Scientists illuminate mechanism of common drug target

This post was originally published on this site

Roughly a third of all drugs approved by the U.S. Food and Drug Administration target a large family of biomolecules, known as G protein-coupled receptors (GPCRs), whose job is to trigger cellular responses to extracellular stimuli. More than 800 different kinds of GPCRs exist in the human body and play a role in the pathobiology and treatment of countless medical conditions, including cancer, type 2 diabetes, obesity, sleep disorders, schizophrenia, and depression.

Now, an interdisciplinary team of researchers has gained new insight into the way GPCRs operate, a step toward the development of improved drugs with fewer side effects.

“Drugs that target GPCRs are used to treat a wide variety of disorders in medicine — heart disease, lung disease, sleep and neuropsychiatric disorders — and GPCRs are responsible for smell, taste, and vision as well,” says senior author Jonathan A. Javitch, MD, PhD, the Lieber Professor of Experimental Therapeutics in Psychiatry at Columbia University Vagelos College of Physicians and Surgeons and chief of molecular therapeutics at the New York State Psychiatric Institute.

But like many therapeutics, drugs that target GPCRs often have side effects, some of which can be serious. For example, drugs that target a group of GPCRs called opioid receptors are very effective at treating pain but also have dangerous side effects such as respiratory distress and constipation. At the moment, these compounds are unable to target the pain-alleviating signaling pathway without also activating the respiratory and gut pathways.

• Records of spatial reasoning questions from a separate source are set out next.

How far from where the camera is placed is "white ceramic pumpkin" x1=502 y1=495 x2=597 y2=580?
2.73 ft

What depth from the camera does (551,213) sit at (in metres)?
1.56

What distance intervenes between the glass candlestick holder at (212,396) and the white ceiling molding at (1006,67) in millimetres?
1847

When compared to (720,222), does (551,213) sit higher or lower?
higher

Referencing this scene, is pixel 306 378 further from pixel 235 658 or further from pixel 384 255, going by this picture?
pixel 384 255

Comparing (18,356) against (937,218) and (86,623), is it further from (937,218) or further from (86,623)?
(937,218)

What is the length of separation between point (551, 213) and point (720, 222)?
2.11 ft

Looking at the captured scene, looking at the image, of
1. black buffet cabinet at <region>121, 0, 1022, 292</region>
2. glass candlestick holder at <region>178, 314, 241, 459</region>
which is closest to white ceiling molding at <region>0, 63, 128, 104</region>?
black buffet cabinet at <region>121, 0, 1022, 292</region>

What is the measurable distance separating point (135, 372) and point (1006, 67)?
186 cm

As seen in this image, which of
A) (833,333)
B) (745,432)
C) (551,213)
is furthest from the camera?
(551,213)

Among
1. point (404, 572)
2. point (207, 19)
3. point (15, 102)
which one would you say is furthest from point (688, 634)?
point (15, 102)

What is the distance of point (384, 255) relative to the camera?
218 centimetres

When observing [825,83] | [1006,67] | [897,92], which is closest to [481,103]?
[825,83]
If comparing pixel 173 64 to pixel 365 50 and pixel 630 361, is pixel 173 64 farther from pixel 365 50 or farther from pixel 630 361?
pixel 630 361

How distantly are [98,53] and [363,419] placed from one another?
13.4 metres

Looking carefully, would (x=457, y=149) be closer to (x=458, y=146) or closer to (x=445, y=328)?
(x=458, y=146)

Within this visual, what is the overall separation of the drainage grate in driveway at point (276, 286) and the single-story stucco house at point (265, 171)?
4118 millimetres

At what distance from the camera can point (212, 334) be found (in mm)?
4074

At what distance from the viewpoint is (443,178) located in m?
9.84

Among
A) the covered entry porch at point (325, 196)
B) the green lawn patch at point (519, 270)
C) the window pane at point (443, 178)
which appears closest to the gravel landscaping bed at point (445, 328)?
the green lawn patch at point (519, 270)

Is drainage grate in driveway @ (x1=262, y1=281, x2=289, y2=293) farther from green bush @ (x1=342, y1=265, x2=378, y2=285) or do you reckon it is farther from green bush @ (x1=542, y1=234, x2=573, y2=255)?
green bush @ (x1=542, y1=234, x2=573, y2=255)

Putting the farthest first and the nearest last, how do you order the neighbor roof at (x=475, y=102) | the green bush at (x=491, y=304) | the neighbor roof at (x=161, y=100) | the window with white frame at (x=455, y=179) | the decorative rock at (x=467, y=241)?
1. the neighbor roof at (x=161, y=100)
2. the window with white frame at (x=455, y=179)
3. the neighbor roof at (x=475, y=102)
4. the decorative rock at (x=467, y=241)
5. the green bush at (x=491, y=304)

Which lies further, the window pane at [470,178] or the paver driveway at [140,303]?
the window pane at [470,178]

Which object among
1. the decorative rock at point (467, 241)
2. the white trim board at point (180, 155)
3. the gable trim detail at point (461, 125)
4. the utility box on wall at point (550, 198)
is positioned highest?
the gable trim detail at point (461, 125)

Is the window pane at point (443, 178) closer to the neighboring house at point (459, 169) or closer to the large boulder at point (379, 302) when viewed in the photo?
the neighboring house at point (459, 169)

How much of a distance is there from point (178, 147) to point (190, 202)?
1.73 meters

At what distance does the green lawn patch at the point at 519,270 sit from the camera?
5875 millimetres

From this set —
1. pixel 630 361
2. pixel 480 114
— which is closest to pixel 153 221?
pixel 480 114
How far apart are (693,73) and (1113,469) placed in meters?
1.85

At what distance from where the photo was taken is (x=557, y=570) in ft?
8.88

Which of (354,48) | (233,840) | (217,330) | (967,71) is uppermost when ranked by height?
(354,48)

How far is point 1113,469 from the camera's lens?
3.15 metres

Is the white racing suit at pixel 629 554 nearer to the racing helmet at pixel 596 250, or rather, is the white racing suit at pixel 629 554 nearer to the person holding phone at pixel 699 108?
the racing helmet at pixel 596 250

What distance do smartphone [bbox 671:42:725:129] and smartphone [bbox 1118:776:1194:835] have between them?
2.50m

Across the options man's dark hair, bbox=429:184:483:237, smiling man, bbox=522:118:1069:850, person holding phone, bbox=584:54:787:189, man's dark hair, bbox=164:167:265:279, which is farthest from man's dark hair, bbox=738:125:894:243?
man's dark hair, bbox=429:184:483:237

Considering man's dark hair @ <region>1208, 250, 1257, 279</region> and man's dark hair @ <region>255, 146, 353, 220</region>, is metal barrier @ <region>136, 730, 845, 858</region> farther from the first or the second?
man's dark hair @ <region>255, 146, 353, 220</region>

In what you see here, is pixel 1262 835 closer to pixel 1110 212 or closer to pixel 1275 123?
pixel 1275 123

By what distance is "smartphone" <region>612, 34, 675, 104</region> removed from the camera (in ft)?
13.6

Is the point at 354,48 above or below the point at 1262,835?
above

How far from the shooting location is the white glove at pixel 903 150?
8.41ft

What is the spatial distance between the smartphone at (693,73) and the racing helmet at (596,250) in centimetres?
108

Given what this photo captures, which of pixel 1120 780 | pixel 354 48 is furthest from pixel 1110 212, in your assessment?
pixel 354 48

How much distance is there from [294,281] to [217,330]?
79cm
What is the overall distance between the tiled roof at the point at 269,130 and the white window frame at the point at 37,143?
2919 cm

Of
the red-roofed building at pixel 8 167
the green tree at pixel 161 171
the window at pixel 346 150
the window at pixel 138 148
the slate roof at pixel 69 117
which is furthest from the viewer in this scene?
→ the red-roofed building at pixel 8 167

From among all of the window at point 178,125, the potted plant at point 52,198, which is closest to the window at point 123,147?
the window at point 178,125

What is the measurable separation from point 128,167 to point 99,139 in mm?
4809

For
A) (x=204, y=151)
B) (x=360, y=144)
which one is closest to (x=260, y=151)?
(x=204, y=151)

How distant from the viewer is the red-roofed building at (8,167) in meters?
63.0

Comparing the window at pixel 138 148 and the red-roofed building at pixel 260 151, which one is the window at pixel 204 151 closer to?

“In our study, we use methodology that allows us to probe in unprecedented detail how drug-stimulated GPCRs activate β-arrestin, a protein involved both in terminating some signals and mediating others,” says Wesley B. Asher, PhD, co-first author and assistant professor of clinical neurobiology in the Department of Psychiatry at Columbia, “with the ultimate goal of enabling the development of pathway-specific compounds.”

The study, published April 27 in the journal Cell, involved the use of a cutting-edge technique called single-molecule fluorescence resonance energy transfer (smFRET) imaging. The technique, advanced by co-senior author Scott C. Blanchard, PhD, from St. Jude Children’s Research Hospital, captures movements within individual protein systems in unparalleled detail. Since the method visualizes structural changes of single proteins in real time, it enables insights that are obscured by other traditional approaches that average large numbers of proteins in a sample.

With smFRET, the team decided to probe the beta-adrenergic receptor — a prototypical GPCR broadly relevant to many different areas of biology. Binding of drugs or endogenous hormones to beta-adrenergic receptors or other GCPRs on the cell’s exterior membrane leads to signals on the inside of the cell that are mediated by activation of G proteins. But binding of another type of protein, β-arrestins, terminates this signaling and can activate other — desired or undesired — downstream pathways.

By observing the process of β-arrestin activation by a beta-adrenergic receptor, the researchers uncovered new details about how β-arrestins interact with, and are activated by, GPCRs, processes that require release of autoinhibition of both proteins.

The findings could ultimately help to identify improved drugs that, by modulating the binding and/or activation of β-arrestin to GPCRs, affect specific pathways and not others.

The study’s results also support the “barcode hypothesis,” which states that different phosphorylation patterns or “barcodes” within receptors can lead to different patterns of β-arrestin activation, which in turn dictates downstream signaling outcomes.

Scientists hope that better understanding of the relationship between receptor “barcodes” and β-arrestin activation can provide important insight into how specific downstream pathways, but not others, are targeted.